Macaroni and cheese: are there any other three words that go together better? Is there any other phrase more evocative, anything else that inspires in each and every person an urgent yearning for whatever sinful, pseudo-sexual gastronomic glut the dish means to them? Tonight, to me it meant succulent, tender, mouthfuls of sweet seameats, and creamy stringy scented cheeses, and crispy crunchy crust. Paired with a sexy simple arugula salad with parmesan croutons, and dabbled with fragrant, earthy, and enlightening black truffle oil, this Sunday night dinner is elegant and hearty, soulful and seductive, and exactly the adornment our peaceful, productive weekend deserved. Welcome, Monday: we’re ready for you.
Creamy Curry Cheese and Macaroni with Langostino Tails and Black Truffle Oil
12 oz Trader Joe’s frozen langostino tails
4 oz fontina cheese
4 oz cheddar cheese
2 tbls butter, divided
1 white onion, 1/2 diced, 1/2 thinly sliced
chili curry powder
2 cups uncooked fusili pasta
1/2 cup panko bread crumbs
fresh grated parmesan cheese
an excellent EVOO
a high quality white balsamic vinegar
cracked black pepper
black truffle oil, for garnish
Trader Joe’s came through: their 12 oz bag of frozen langostino tails are an excellent alternative to lobster, but more indulgent than shrimp. I’d also use crawfish tails; or Maine shrimp, since they’re so tiny and sweet, and so unlike their bigger, brinier, ubiquitous tiger cousins. See how sweet and pink and plump they are? I defrost them, rinse them, then drain them over a screen set over a bowl, to separate all the liquids from the meat.
Since I only have one suitable pan (my Ikeawok), I start with my breadcrumbs, which I can set aside for use later. I melt a tablespoon of butter of medium high heat until just turning brown…
I throw my panko breadcrumbs, about 1/2 a cup, into my hot butter, and toss in my wok…
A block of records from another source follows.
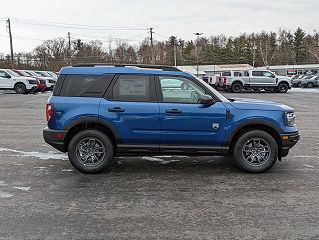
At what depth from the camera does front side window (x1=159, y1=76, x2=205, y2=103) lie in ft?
20.7

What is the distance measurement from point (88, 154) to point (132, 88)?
1329 millimetres

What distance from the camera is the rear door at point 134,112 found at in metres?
6.25

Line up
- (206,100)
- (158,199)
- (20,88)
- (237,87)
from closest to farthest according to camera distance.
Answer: (158,199), (206,100), (20,88), (237,87)

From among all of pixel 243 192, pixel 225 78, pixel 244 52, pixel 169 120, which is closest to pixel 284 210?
pixel 243 192

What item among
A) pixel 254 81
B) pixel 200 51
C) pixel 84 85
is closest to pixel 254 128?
pixel 84 85

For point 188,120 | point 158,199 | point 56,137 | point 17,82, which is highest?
point 17,82

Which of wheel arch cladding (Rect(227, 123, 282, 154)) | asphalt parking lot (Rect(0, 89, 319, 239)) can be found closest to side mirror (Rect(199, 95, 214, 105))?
wheel arch cladding (Rect(227, 123, 282, 154))

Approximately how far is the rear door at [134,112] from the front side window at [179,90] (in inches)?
7.9

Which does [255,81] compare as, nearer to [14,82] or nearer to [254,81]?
[254,81]

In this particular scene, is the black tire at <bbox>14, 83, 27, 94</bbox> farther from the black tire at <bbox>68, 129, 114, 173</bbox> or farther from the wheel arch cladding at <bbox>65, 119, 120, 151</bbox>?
the black tire at <bbox>68, 129, 114, 173</bbox>

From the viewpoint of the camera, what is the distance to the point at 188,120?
245 inches

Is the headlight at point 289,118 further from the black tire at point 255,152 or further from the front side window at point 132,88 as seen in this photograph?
the front side window at point 132,88

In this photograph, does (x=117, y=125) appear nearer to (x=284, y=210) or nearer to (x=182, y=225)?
(x=182, y=225)

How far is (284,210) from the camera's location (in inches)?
186
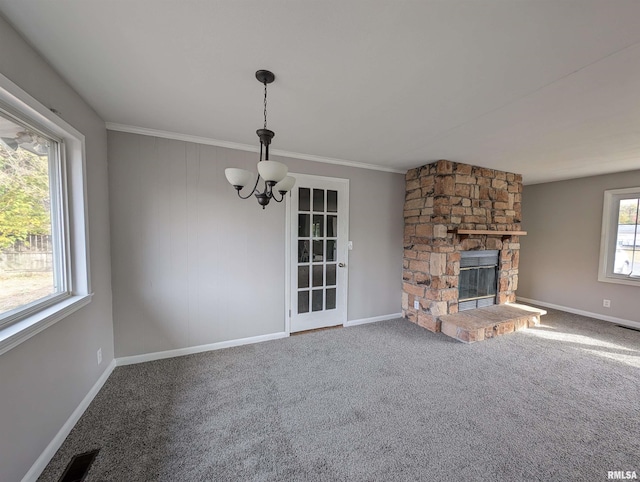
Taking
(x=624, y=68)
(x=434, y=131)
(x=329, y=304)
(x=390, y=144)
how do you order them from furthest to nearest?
1. (x=329, y=304)
2. (x=390, y=144)
3. (x=434, y=131)
4. (x=624, y=68)

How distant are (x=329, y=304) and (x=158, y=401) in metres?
2.21

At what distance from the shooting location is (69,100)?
1843mm

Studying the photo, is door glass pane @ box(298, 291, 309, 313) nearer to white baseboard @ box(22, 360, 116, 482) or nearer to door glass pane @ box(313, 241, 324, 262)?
door glass pane @ box(313, 241, 324, 262)

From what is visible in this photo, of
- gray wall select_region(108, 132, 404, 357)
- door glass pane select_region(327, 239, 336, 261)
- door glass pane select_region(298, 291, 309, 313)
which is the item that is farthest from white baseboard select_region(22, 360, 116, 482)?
door glass pane select_region(327, 239, 336, 261)

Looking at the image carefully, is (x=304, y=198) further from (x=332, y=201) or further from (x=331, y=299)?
(x=331, y=299)

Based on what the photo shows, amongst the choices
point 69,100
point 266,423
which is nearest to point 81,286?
point 69,100

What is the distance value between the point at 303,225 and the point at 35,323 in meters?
2.53

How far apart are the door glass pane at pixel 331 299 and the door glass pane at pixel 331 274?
0.10m

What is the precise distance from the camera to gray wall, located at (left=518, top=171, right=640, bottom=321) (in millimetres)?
3975

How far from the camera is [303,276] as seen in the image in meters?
3.47

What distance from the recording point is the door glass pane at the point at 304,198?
3.38 m

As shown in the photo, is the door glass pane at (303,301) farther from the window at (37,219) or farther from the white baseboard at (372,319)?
the window at (37,219)

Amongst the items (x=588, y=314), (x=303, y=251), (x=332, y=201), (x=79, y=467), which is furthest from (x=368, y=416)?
(x=588, y=314)

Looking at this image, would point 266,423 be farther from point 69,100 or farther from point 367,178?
point 367,178
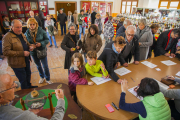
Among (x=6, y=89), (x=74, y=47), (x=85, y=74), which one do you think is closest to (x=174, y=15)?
(x=74, y=47)

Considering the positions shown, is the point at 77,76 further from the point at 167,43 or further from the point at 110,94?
the point at 167,43

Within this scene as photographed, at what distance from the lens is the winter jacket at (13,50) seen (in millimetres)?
2035

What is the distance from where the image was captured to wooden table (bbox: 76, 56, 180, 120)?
4.42 feet

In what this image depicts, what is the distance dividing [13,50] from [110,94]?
1856mm

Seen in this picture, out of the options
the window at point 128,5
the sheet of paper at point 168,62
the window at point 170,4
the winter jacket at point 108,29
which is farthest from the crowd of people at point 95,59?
the window at point 128,5

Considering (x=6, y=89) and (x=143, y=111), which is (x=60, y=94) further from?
(x=143, y=111)

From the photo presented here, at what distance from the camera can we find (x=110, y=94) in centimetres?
163

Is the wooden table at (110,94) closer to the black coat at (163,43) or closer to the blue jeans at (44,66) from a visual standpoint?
the black coat at (163,43)

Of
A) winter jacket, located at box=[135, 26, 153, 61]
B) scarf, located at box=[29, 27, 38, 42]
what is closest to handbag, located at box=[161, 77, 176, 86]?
winter jacket, located at box=[135, 26, 153, 61]

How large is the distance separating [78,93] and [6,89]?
2.98 feet

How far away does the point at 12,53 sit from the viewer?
2.08 m

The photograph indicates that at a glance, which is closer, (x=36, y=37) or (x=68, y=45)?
(x=36, y=37)

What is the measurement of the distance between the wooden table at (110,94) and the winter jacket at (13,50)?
4.22 ft

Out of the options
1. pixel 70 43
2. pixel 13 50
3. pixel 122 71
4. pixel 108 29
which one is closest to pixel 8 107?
pixel 13 50
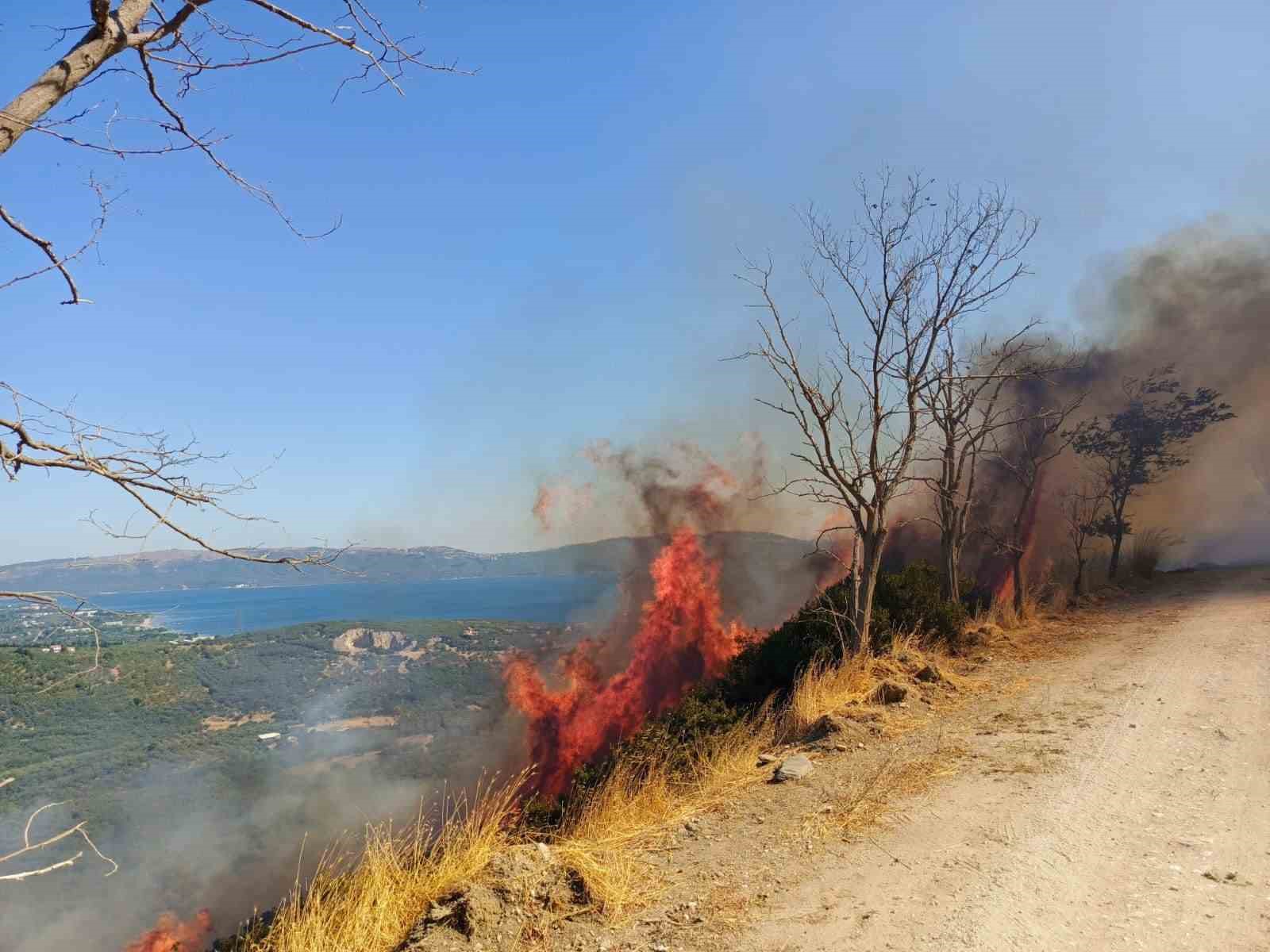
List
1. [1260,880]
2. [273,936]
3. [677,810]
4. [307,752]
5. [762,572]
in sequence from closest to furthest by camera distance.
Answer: [1260,880] → [273,936] → [677,810] → [762,572] → [307,752]

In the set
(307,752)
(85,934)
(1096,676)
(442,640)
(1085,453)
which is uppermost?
(1085,453)

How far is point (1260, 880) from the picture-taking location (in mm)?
4273

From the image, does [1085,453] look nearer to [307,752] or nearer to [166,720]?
[307,752]

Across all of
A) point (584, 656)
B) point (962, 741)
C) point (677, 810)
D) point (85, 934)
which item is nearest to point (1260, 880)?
point (962, 741)

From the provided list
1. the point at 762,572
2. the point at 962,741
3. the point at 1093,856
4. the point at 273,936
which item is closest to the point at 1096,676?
the point at 962,741

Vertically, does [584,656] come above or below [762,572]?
below

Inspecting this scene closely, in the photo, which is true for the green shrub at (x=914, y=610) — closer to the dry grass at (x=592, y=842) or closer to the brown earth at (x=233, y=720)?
the dry grass at (x=592, y=842)

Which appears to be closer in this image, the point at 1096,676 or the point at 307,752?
the point at 1096,676

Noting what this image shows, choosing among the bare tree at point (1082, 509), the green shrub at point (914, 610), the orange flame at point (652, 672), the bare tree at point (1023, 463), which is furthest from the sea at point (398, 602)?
the green shrub at point (914, 610)

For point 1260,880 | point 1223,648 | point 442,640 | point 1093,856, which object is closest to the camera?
point 1260,880

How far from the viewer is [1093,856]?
4.82 metres

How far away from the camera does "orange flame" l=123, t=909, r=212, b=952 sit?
1834cm

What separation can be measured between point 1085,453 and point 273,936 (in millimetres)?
25427

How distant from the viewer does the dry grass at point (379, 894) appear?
194 inches
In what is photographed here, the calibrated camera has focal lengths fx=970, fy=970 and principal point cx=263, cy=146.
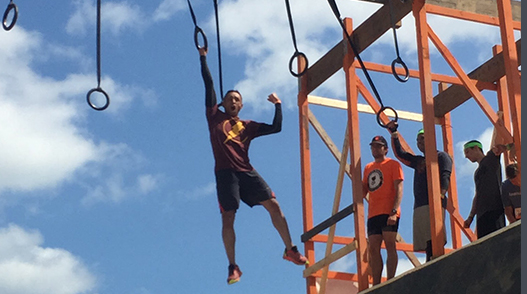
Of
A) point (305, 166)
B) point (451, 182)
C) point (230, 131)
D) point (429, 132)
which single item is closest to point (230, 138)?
point (230, 131)

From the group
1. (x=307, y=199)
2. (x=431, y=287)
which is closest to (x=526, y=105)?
(x=431, y=287)

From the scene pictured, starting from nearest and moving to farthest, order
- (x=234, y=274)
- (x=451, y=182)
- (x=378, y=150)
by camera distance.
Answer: (x=234, y=274) < (x=378, y=150) < (x=451, y=182)

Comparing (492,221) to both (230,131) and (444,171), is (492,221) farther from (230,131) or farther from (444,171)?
(230,131)

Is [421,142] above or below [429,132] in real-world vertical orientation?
above

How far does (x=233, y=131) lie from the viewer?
9258 mm

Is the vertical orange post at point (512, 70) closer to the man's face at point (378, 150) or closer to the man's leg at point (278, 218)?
the man's face at point (378, 150)

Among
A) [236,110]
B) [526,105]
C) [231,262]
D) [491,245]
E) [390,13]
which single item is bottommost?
[526,105]

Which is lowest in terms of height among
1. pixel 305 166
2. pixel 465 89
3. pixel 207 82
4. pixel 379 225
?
pixel 379 225

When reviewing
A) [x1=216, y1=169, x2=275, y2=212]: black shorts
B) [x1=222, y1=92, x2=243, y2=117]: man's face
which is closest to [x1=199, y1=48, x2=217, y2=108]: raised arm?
[x1=222, y1=92, x2=243, y2=117]: man's face

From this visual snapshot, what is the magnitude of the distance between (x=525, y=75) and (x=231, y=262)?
16.0ft

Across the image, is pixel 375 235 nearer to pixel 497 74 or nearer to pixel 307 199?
pixel 307 199

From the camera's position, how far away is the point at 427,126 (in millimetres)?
9117

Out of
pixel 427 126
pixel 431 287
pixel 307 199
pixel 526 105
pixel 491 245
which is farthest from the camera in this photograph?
pixel 307 199

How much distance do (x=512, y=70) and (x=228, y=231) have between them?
2966 mm
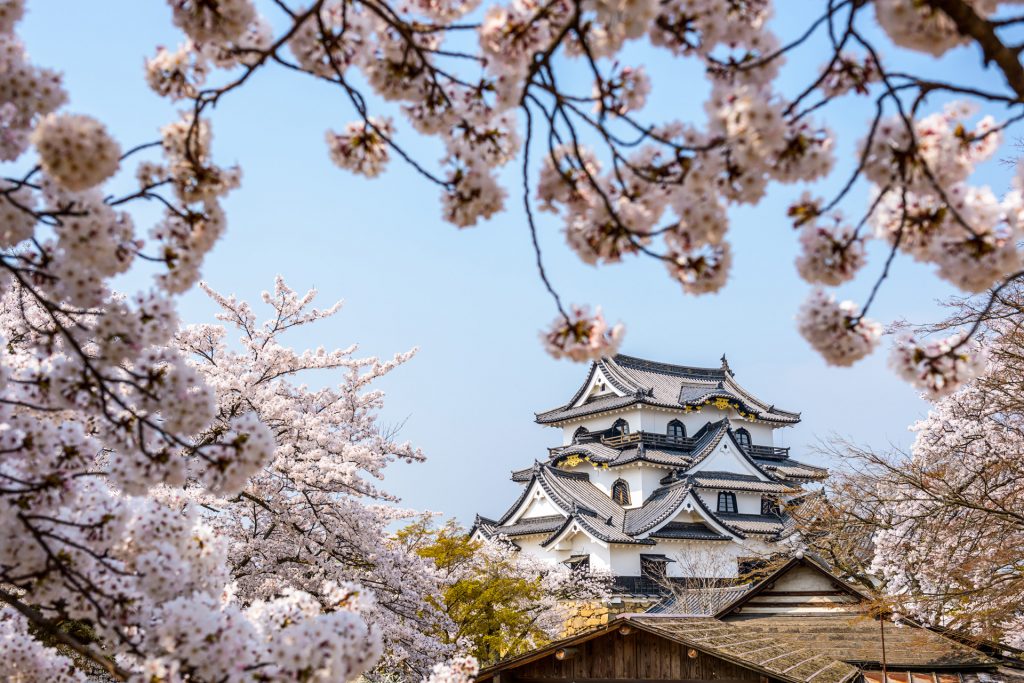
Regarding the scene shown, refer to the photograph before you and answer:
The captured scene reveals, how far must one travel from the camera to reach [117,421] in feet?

… until all the crumbs are uniformly toasted. I remove them from the pan, setting them aside on some parchment paper, where I flavor them with salt and pepper, until I need them later.
Along with fontina cheese, I have a nice mild Wisconsin cheddar. I shred about 4 packed ounces of each onto a plate.
OK, I shred about 6 oz of each; Clayton is on the prowl, and he pinches when (he thinks) I’m not looking.
Along with grated nutmeg, simple salt and pepper, and a dash of chili curry powder, these are the spice components of my sauce. To me, the best macaroni and cheeses are the simple ones: firm pasta, flavorful cheesy sauce, and a crisp crust. The addition of too many flavors and veggies just mucks up perfection.
But the addition of 1/2 a white onion, nicely minced, is a must — shallot would do nicely, too, or garlic. In this case, we went simple…
… and sweated and softened the minced onion (about 1/2 cup) in a tablespoon of sizzling (but not browned) melted butter.
After a moment, I add a tablespoon of flour to the sizzling butter, and stir well to make a roux.
Finally, I add my cream, and bring this to a simmer to thicken. See how the butter-sauteed onions float to the top? They will be tender little bursts of flavor on the tongue later in the meal. Stir well, and thicken over medium heat. My pasta is cooking on the back burner, and will be ready in a few minutes.
Meanwhile, I throw my cheese into the sauce, and…
… I briskly whisk over medium heat to melt and blend.
I add my just slightly undercooked pasta to my cheese sauce, and blend well. I then add my drained langostino tails, mixing well, and simmering until heated through.
Finally, I spoon my sauce, seafood, and noodles into buttered 8oz ramekins. I sprinkle a healthy portion of my breadcrumbs over the top of each dish, then place in a 350° oven to bake through for 15-20 minutes.
For the last five minutes, I put a cookie sheet, lined with parchment paper, and mounded with fresh shredded parmesan cheese, into the oven to make some cheesy croutons for a simple, snappy, arugula, onion, salted kumato tomato, EVOO, and white balsamic vinegar salad to serve on the side.
Right before service, I dribble some black truffle oil, a delicious gift given to me by my close friend and superpartner, Tom, over the top of my bubbling baked crispy topped macaroni and cheese. My salad is fresh and light and sharp, topped with a wafery salty savory parmesan cracker, the perfect compliment to my rich, fragrant, slightly hot and wonderfully spiced creamy macaroni and cheese, studded as it is with sweet, briny mouthfuls of tender langostino tails, and topped with just the right buttered toast texture. Clayton and I dig in with abandon: our noses fill with the umame aroma of melting cheese, our mouths with the gooey heat of pasta cream, and our brains fire synapses hard-wired to supreme excitement and titillating pleasure. Thank you – gods of the heath, spirits of the kitchen – for introducing cheese to pasta, and letting them make their particular brand of love on the porcelain pillow of my plate: it is beautiful.